昨年12月初旬段階で約2万人のベトナム人が帰国を希望していますが、ベトナムにおける隔離施設の収容能力に問題が有る事から帰国便を増やす事が困難で、帰国したくてもできない状況があります。(註=帰国後、コロナ対策として一定期間の隔離が義務付けられている)
私が所属している「外国人材共生支援全国協会」(NAGOMi)では、関係省庁と自民党が連携して、技能実習・特定技能・留学・定住(日系人)などに関する制度改善に必要な具体的施策についての勉強会を始めています。なお、新たな技能実習生は、人数こそ少ないものの、11月以降も訪日し続けています。
明川 現在のコロナ禍で面接ができない、人の移動ができないなどの理由で、実習制度は停滞しています。
また先ほどもご指摘が有った様に、日本国内の受け入れ企業が、実習生を雇用し続ける事ができず、実習生を蔑ろにしてしまっている状況がより顕著になりました。
自国の事で手いっぱいとなっている状況ですが、今回のコロナ禍は、今までの実習制度の在り方を見直し、再編して行く機会と捉える事もできます。
むしろ、今しかできない事です。
コロナ禍が沈静化し、ヒトの移動を含めたグローバル経済が再開すれば、これまでのやり方と変わらない実習制度が運用され、問題は、また闇の中に紛れるのは明白です。
人口減少が止まらない日本にとって、人材不足は経済崩壊をも招く要因の1つです。
もはや日本にとっては 「貢献活動」ではありません。
実習制度の本来の目的にズレが生じる事は、時代の移り変わりがある以上、致し方なく、また当然の様に起こり得る事なのです。
だからこそ私たちは問題を提起し、時代に合わせた制度の再編や、制度が活かせる環境づくりを目指さなければなりません。
【麓 由哉】
<プロフィール>
明川 文保(あけがわ・ふみやす)
DEVNET INTERNATIONAL 世界総裁。

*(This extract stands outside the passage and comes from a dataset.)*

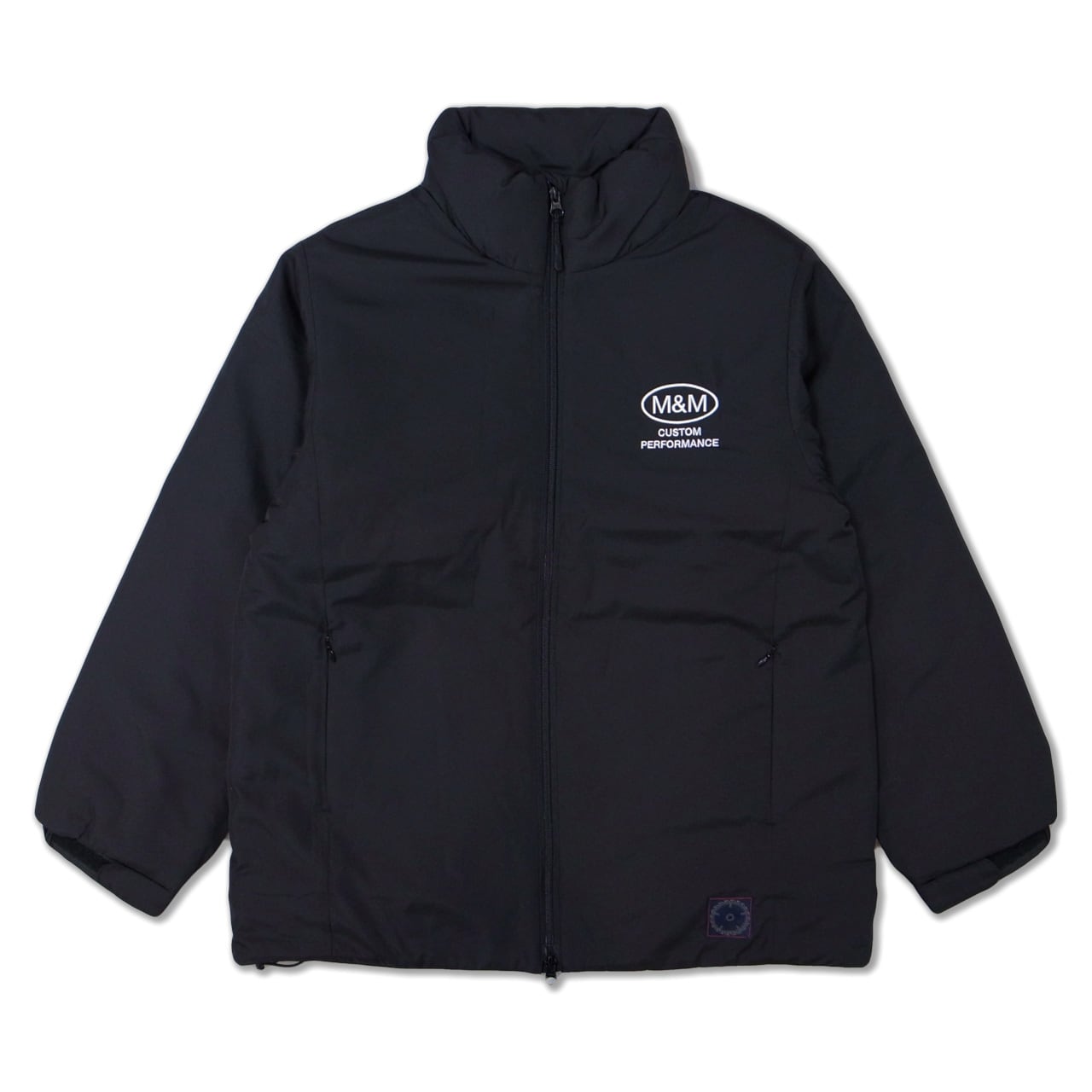 M&M -Apparel- : Coach Jacket | Gusset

日本支局・(一財)DEVNET JAPAN 代表理事。東久邇宮国際文化褒賞記念会 代表理事。山口県生まれ。1973年山口県防府市に日本初の冷凍冷蔵庫・普通倉庫を備えた3温度対応の総合流通センター開設。岸信介元内閣総理大臣後援会青年部会長、衆議院議員安倍晋太郎私設特別秘書、九州山口経済(連)の国際交流委員・運輸通信委員・農林水産委員、山口大学経済学部校外講師などを歴任。
堂道 英明(どうみち・ひであき)
鴻池運輸(株)社外監査役。DEVNET INTERNATIONAL 理事。石川県金沢市出身。日本の外交官。外務省中東アフリカ局長や、駐インド特命全権大使、国際協力機構(JICA)副理事長などを歴任。現在は、鴻池運輸(株)の社外監査役としてこれまで培ってきた経験・人脈を活かし、国際的事業の発展に精力的に活動している。
梅田 邦夫(うめだ・くにお)
(株)日本経済研究所 上席研究主幹。(一財)外国人材共生支援全国協会 理事副会長。広島県出身。日本の元外交官で外務省国際協力局長を経て、2014年からブラジル駐箚特命全権大使、16年からベトナム駐箚特命全権大使を歴任した後、20年に外務省を退職。その後も、実習生問題解決に向けて積極的に活動を行っている。